The design of the faculty’s investigation must support the faculty’s interpretations of the results of its assessment system and the appropriateness of the uses to which it puts them. The faculty members must consider several factors: evidence about the content of the assessments, the assessment criterion relationships, the theoretical and scholarly basis of the construct they assessed, and the uses to which they put the assessments.

In the Inquiry Brief, a program faculty will typically provide evidence of the quality of student learning in the program. Typically, programs use some combination of the categories of evidence presented in the chart following this page. However, each program is encouraged to present novel and tailored evidence of student learning, in place of or in addition to, these categories.

Qualitative assessments and measures. When a program faculty uses qualitative assessments and measures, those writing the Inquiry Brief describe the methods of procuring the evidence and give a rationale for them, just as with any quantitative assessment. The program faculty would present precisely the procedures it employs: for example, team-recorded observations; interview protocols with students, alumni, faculty, administrators, employers; representations of student products or artifacts; interpretations of student journals, lessons, field notes, audio/video presentations.

Linking to Quality Principle I. Whether qualitative or quantitative, each source of evidence must have a clear link to a component of Quality Principle I. Without such links, the measures may still have value, but only in documenting the context of the program or providing corroboration for subsidiary claims in the Inquiry Brief.

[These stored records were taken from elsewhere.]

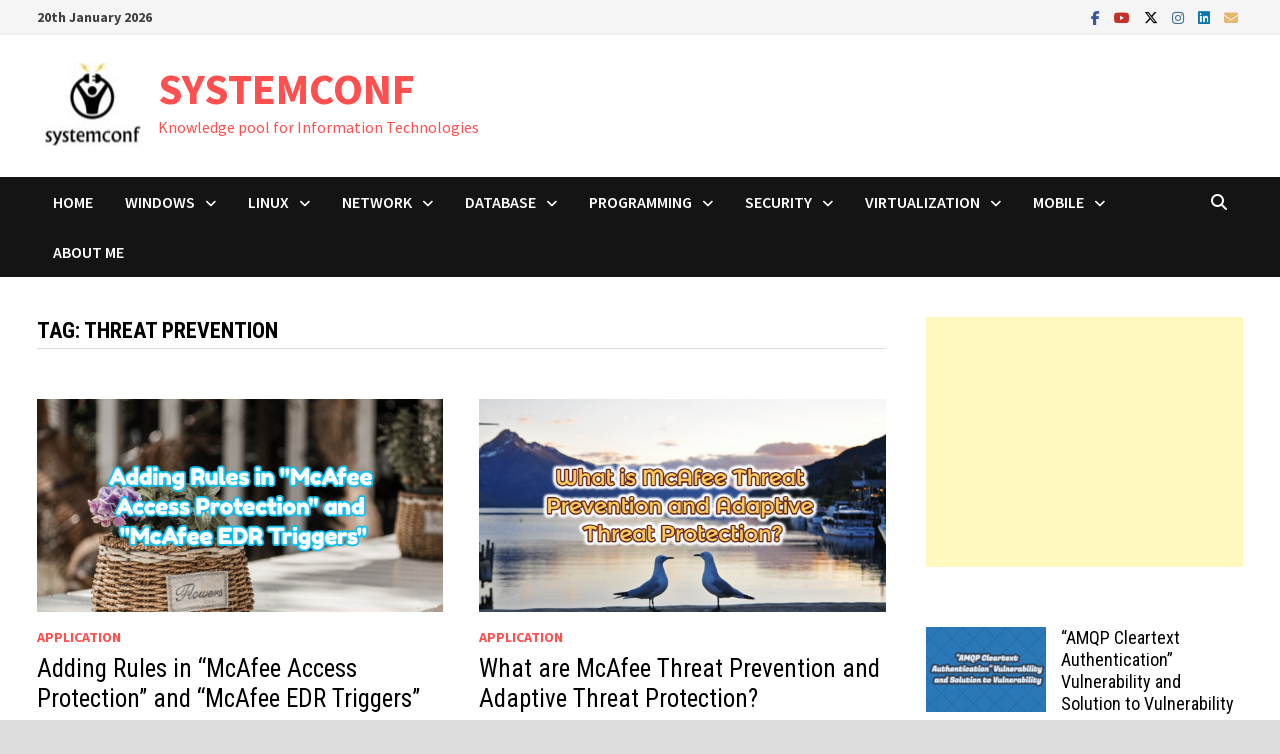

--- FILE ---
content_type: text/html; charset=utf-8
request_url: https://www.google.com/recaptcha/api2/aframe
body_size: -89
content:
<!DOCTYPE HTML><html><head><meta http-equiv="content-type" content="text/html; charset=UTF-8"></head><body><script nonce="XkgT63YcneEcmim7jS6Tpg">/** Anti-fraud and anti-abuse applications only. See google.com/recaptcha */ try{var clients={'sodar':'https://pagead2.googlesyndication.com/pagead/sodar?'};window.addEventListener("message",function(a){try{if(a.source===window.parent){var b=JSON.parse(a.data);var c=clients[b['id']];if(c){var d=document.createElement('img');d.src=c+b['params']+'&rc='+(localStorage.getItem("rc::a")?sessionStorage.getItem("rc::b"):"");window.document.body.appendChild(d);sessionStorage.setItem("rc::e",parseInt(sessionStorage.getItem("rc::e")||0)+1);localStorage.setItem("rc::h",'1768867651933');}}}catch(b){}});window.parent.postMessage("_grecaptcha_ready", "*");}catch(b){}</script></body></html>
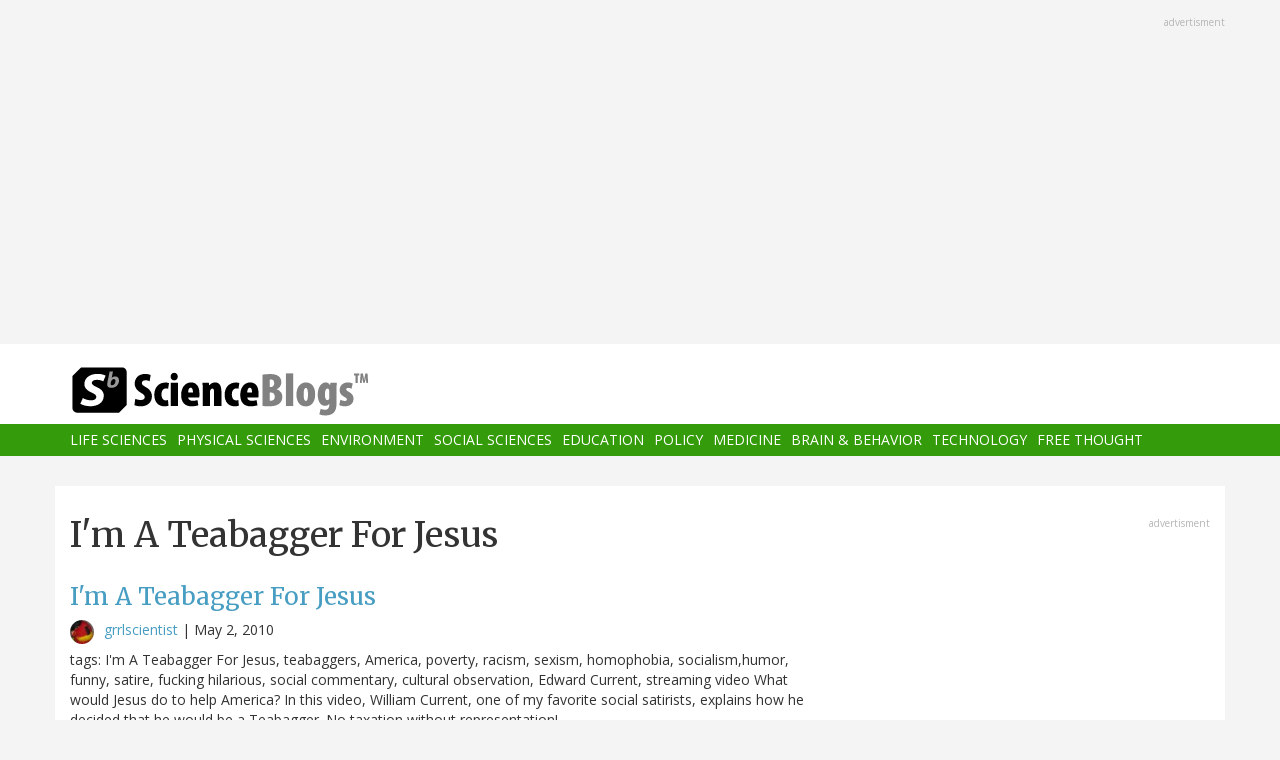

--- FILE ---
content_type: text/html; charset=utf-8
request_url: https://www.google.com/recaptcha/api2/aframe
body_size: 267
content:
<!DOCTYPE HTML><html><head><meta http-equiv="content-type" content="text/html; charset=UTF-8"></head><body><script nonce="e7wiccj2roXLJo94qewd_w">/** Anti-fraud and anti-abuse applications only. See google.com/recaptcha */ try{var clients={'sodar':'https://pagead2.googlesyndication.com/pagead/sodar?'};window.addEventListener("message",function(a){try{if(a.source===window.parent){var b=JSON.parse(a.data);var c=clients[b['id']];if(c){var d=document.createElement('img');d.src=c+b['params']+'&rc='+(localStorage.getItem("rc::a")?sessionStorage.getItem("rc::b"):"");window.document.body.appendChild(d);sessionStorage.setItem("rc::e",parseInt(sessionStorage.getItem("rc::e")||0)+1);localStorage.setItem("rc::h",'1768723067520');}}}catch(b){}});window.parent.postMessage("_grecaptcha_ready", "*");}catch(b){}</script></body></html>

Categories of evidence. The program faculty actually has a fairly limited number of sources of evidence with which to make its case for its claims about Quality Principle I.

Multiple measures. Because each kind of evidence (grades, surveys, portfolios, standardized tests, etc.) can be misleading, it is important that the faculty commit to include several measures that converge, triangulate, and indicate true student learning. The faculty should also take steps to reduce factors that which affect the validity of the faculty’s interpretations. (See Comment on issues of reliability and validity.)

The methods section of the Inquiry Brief gives a complete account of the measures and the faculty’s case for the reliability and validity of the measures. Table 1 offers one way to present the information about measures that is required in the methods section. Table 1 summarizes the kinds of information that the faculty would include in the methods section to address Quality Principle I. The table makes clear that the program faculty must provide at least two measures for each component of Quality Principle I and must describe and report its methods of investigating the reliability and validity of the measures.

In the case of qualitative measures, the faculty should present the triangulation methods used to reduce error and increase the trustworthiness, dependability, and authenticity of the measures.